Gymnastics Judges Are Fans Too

Judges. Gymnastics fans love to hate them even though arguing over scores and rankings is half the fun of being a fan of this weird and wonderful sport. I mean, what would we even talk about if we weren’t still arguing about the results of the women’s all-around competition at the 1992 Olympics? (Fight it out in the comments or on Twitter if you must.)

But judges are fans too! Meet Yazaira Cabrera-Dávila, the women’s technical director for the Puerto Rico Gymnastics Federation (FPG). Unlike many judges who are former gymnasts, Cabrera-Dávila’s involvement in gymnastics started on the outside looking in, with fandom first before eventually progressing to a seat on the panel. 

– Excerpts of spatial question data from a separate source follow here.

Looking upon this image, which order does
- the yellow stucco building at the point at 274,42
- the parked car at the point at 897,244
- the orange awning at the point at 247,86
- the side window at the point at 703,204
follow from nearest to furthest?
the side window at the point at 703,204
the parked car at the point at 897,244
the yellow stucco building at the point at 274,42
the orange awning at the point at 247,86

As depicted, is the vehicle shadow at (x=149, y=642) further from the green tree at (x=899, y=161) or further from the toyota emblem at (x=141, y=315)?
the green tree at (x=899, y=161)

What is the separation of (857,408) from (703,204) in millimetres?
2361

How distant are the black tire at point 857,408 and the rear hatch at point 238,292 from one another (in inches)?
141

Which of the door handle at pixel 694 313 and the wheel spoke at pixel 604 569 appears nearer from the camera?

After this year’s world championships in Stuttgart, I had some bones to pick with the judging and evaluation of certain skills by the women’s technical committee so I decided to reach out to Cabrera-Dávila with my gripes. I asked her if I could send her a few questions for this newsletter and she graciously agreed. (This is actually the second time that she has helped me out. The first was back in 2016 when I was working on a script about vault judging for a Slate video. Cabrera-Dávila provided some technical expertise so I wouldn’t end up sounding stupid.) 

Speaking of bones to pick with judges, how did the judges not give this routine from Yang Bo a 10 in 1989? One of the best beam routines of all-time.

Below is our email Q&A exchange, very lightly edited for clarity. 

Dvora Meyers: How did you get involved with gymnastics? Are you a former gymnast? Coach? Or did you take some other path into this crazy, beautiful sport?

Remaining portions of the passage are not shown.